**Source passage**:
___

Gold’s session range was $4,678.40 to $4,727.60, leaving the market below Tuesday’s $4,700 technical fight but above the overnight low. Silver traded between $82.710 and $87.920, holding above Monday’s breakout levels but off the intraday high.

The April PPI report kept inflation risk at the center of the metals trade. Final demand prices rose 1.4% in April after gains of 0.7% in March and 0.6% in February, the largest monthly increase since March 2022. The index rose 6.0% year over year, the largest 12-month increase since December 2022, while final demand goods rose 2.0% and final demand services rose 1.2%.

Energy remained the pressure point. Final demand energy prices rose 7.8% in April, with gasoline up 15.6%, while crude petroleum prices rose 11.3% at the intermediate-demand stage. For gold, the data reinforced the hard-asset case but also lifted the implied Fed-rate hurdle. For silver, the industrial-demand and supply-deficit story continued to offset a firmer dollar and still-high yields.

___

**What to produce**: Transcribe the metals market text from "Energy remained the" through "and still-high yields.", leaving every word and number unchanged.

**Data section**:
___

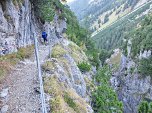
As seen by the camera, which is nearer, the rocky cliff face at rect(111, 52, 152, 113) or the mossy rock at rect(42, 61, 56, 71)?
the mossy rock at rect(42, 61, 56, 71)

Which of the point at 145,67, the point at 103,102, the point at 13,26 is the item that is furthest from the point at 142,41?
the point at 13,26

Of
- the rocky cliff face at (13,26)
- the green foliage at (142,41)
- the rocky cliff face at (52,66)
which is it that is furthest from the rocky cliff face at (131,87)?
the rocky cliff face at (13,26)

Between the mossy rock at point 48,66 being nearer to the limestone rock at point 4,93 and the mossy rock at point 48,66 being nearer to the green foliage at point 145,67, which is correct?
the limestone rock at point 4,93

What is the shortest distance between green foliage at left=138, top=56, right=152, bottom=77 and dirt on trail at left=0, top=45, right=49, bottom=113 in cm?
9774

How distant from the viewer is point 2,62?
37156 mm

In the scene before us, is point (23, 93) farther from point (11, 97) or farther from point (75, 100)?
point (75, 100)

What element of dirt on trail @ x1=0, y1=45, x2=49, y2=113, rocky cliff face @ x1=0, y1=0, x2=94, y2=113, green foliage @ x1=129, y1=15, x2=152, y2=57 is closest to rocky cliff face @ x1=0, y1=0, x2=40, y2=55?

___

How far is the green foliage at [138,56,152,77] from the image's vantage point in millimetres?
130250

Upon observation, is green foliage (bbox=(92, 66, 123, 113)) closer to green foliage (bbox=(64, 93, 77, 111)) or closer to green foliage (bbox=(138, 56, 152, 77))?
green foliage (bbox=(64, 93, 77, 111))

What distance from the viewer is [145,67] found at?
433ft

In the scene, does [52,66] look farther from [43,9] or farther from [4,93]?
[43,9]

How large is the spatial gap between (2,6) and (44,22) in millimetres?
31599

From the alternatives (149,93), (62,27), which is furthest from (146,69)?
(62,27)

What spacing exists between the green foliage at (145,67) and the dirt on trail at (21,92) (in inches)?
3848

___

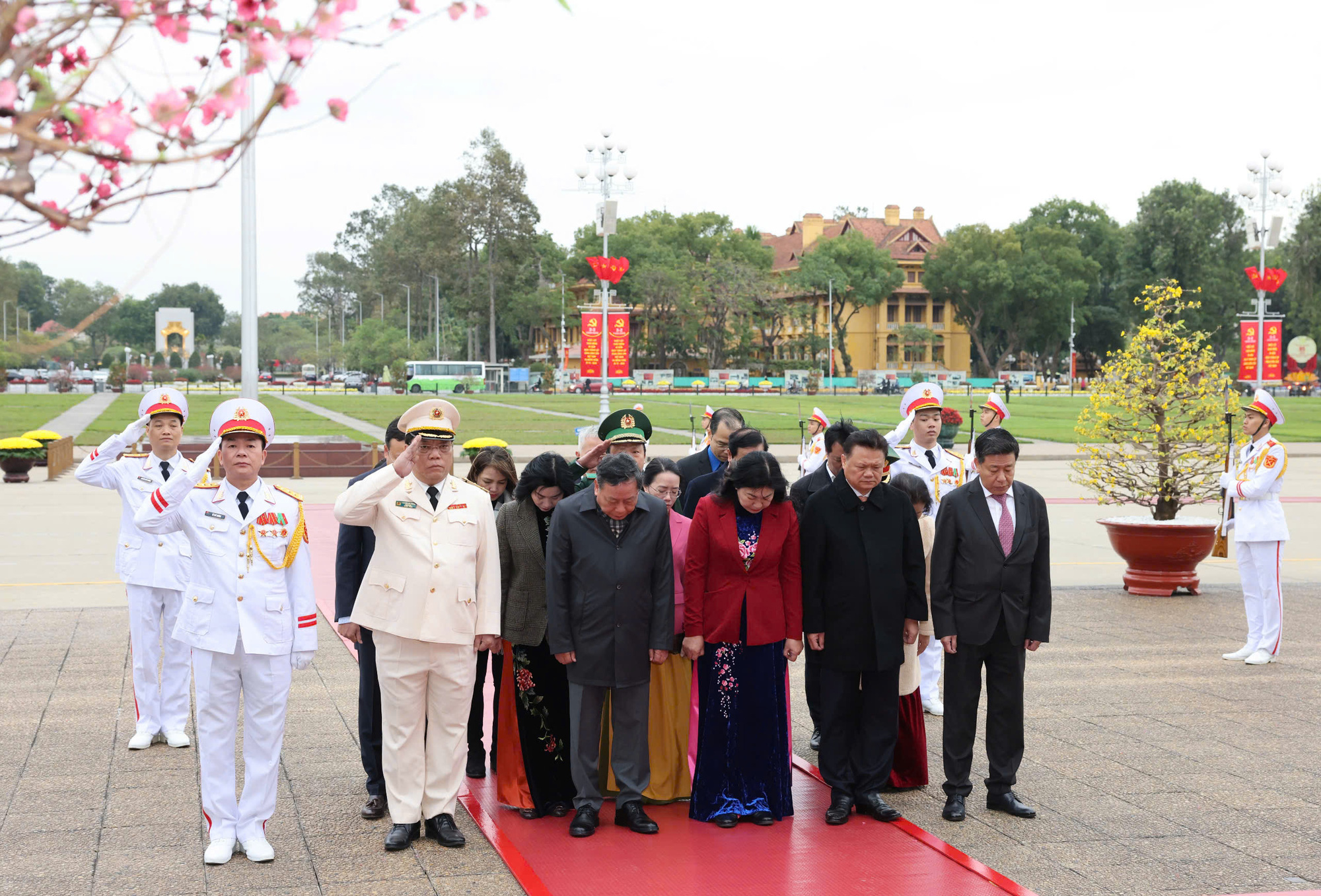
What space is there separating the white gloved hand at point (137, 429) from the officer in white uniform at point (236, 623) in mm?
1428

___

**Full answer**:
Energy remained the pressure point. Final demand energy prices rose 7.8% in April, with gasoline up 15.6%, while crude petroleum prices rose 11.3% at the intermediate-demand stage. For gold, the data reinforced the hard-asset case but also lifted the implied Fed-rate hurdle. For silver, the industrial-demand and supply-deficit story continued to offset a firmer dollar and still-high yields.